Sieht das Kind sowohl Sie als auch den Gegenstand an, zu dem Sie zeigen? (z. B. »Wo ist das Licht/der Teddy«?)
Diese Erfassung liefert erste Hinweise auf das Risiko einer autistischen Beeinträchtigung. Sofern die obigen Verhaltensweisen nicht beobachtet werden können, sollte die Untersuchung nach einem Monat wiederholt werden. Wichtig zu wissen ist, dass das CHAT kein alleiniges ausreichendes Diagnoseinstrument darstellt und dass es bei Verdacht auf Autismus durch detaillierte Diagnostikverfahren ergänzt werden muss.
Für Kinder und Jugendliche sind als Screeningverfahren der Fragebogen über Verhalten und soziale Kommunikation (FSK) (Bölte et al., 2000) sinnvoll sowie die Marburger Beurteilungsskala zum Asperger-Syndrom (Remschmidt & Kamp-Becker, 2006; Bölte & Bormann-Kischkel, 2009).
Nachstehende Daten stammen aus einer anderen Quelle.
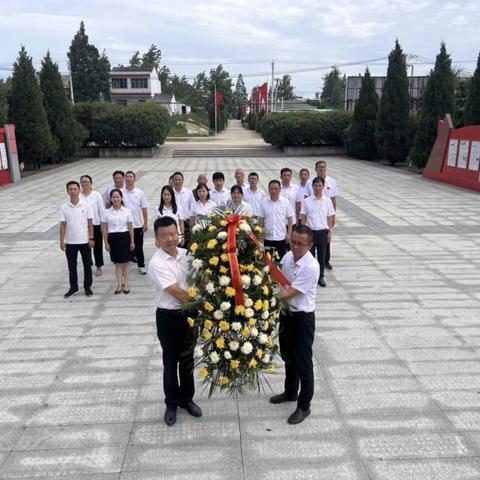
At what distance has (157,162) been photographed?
82.9 ft

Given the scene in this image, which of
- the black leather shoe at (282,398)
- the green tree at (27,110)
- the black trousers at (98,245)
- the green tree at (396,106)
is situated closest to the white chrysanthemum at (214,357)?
the black leather shoe at (282,398)

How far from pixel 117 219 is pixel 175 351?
322 cm

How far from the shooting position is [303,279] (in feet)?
11.3

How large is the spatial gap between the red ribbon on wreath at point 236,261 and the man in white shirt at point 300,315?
12cm

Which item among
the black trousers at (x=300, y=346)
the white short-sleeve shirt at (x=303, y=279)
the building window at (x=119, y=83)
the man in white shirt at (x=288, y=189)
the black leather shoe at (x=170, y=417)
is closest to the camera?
the white short-sleeve shirt at (x=303, y=279)

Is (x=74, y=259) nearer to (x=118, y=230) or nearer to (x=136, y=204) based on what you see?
(x=118, y=230)

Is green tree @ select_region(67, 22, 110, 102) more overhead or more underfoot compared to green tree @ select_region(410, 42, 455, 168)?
more overhead

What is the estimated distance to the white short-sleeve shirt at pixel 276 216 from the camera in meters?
6.23

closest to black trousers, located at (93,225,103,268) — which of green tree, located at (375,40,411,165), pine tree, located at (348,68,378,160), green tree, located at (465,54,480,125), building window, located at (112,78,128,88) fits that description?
green tree, located at (465,54,480,125)

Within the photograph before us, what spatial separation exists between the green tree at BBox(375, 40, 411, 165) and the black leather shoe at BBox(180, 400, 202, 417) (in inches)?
809

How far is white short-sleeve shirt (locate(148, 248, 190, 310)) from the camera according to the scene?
11.1 ft

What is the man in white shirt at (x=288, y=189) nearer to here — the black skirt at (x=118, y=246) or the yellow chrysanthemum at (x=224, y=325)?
the black skirt at (x=118, y=246)

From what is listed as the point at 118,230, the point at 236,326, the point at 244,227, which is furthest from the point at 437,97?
the point at 236,326

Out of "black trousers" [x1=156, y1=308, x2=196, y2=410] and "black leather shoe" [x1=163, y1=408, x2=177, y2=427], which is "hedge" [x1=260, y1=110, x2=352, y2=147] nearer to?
"black trousers" [x1=156, y1=308, x2=196, y2=410]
Screeningverfahren, Beobachtungsinstrumente und Fragebogen werden für die verschiedenen Altersstufen und Schweregrade des Autismus eingesetzt.
Abb. 1.1: Diagnostische Instrumente für ASS
Sehr viel aufwendiger als CHAT ist die Erhebung anhand des Autismus-Diagnose-Interviews (Autism Diagnostic Interview Schedule R., ADI-R, Lord et al.,1994, Lord, Rutter et al., 2012), sowie des dazugehörigen Beobachtungssystems (Autism Diagnostic Observation Schedule, ADOS 2, 2012). Ein spezielles Training in diesen Erfassungsinstrumenten sowie eine ausgiebige Erfahrung in der Diagnose autistischer Störungen sind unabdingbar. Schwerpunkte der Erfassung sind Auffälligkeiten in der sozialen Interaktion und dem Spielverhalten wie Blickkontakt, Anlächeln, imaginatives Spiel, Nachahmung, Freundschaft mit Gleichaltrigen und affektives Eingehen auf andere. Ein weiterer Untersuchungsbereich bezieht sich auf Auffälligkeiten in der Kommunikation wie Zeigegeste, Nicken, Kopfschütteln, echolalische bzw. funktionale Sprache oder auch die Fähigkeit bzw. Unfähigkeit, sich zu unterhalten. Der dritte Diagnosebereich betrifft wiederholendes und stereotypes Verhalten sowie eingeschränkte Interessen. Hier werden ungewöhnliche Vorlieben, zwanghafte Routinen, sprachliche Rituale, stereotype Bewegungen und Wahrnehmungsauffälligkeiten erfragt.
Diagnostische Hinweise auf Autismus
Auffälligkeiten in der sozialen Interaktion und im Spielverhalten
Blickkontakt
Anlächeln
Imaginatives Spiel
Imitation
Freundschaft
Auffälligkeiten in der Kommunikation
Zeigegeste
Nicken, Kopfschütteln
Echolalie
Funktionale Sprache
Konversation
Wiederholendes und stereotypes Verhalten und eingeschränkte Interessen
Vorlieben
Rituale, Zwänge, stereotype Bewegungen
Wahrnehmungsauffälligkeiten
Starke Wahrnehmungsprobleme, Selbststimulationen und Zwänge können die normale Entwicklung von Betroffenen erheblich behindern. Untersuchungen haben einen Zusammenhang dieser Symptome zu neuropsychologischen und physiologischen Abnormitäten ergeben (Dawson, 1989; Bauman & Kemper, 2005; Dziobek & Bölte, 2009; Freitag, 2009). Viele Kinder neigen zu Unter- oder Überstimulation in bestimmten Wahrnehmungskanälen.
Drei Fallbeispiele
Der 5-jährige Michael verbrachte die meiste Zeit mit dem Schlenkern von Gegenständen und dem Öffnen und Schließen von Türen. Wenn man ihn unterbrach, schrie er ausdauernd und war untröstlich.
Starkes Selbstverletzungs- und Zwangsverhalten schränkte die Entwicklung der 18-jährigen Regina erheblich ein. Sie schlug sich den Kopf so hart an Kanten an, dass sie mehrfach genäht werden musste. Obwohl ihr Intelligenzniveau im Bereich der Lernbehinderung lag, galt sie aufgrund der Schwere der Verhaltensstörungen als nicht beschulbar. Erst als wir begannen, Konsequenzen für ihr Selbstverletzungsverhalten unvorhersehbar zu machen und es damit abzubauen, konnte das Mädchen Unterricht erhalten.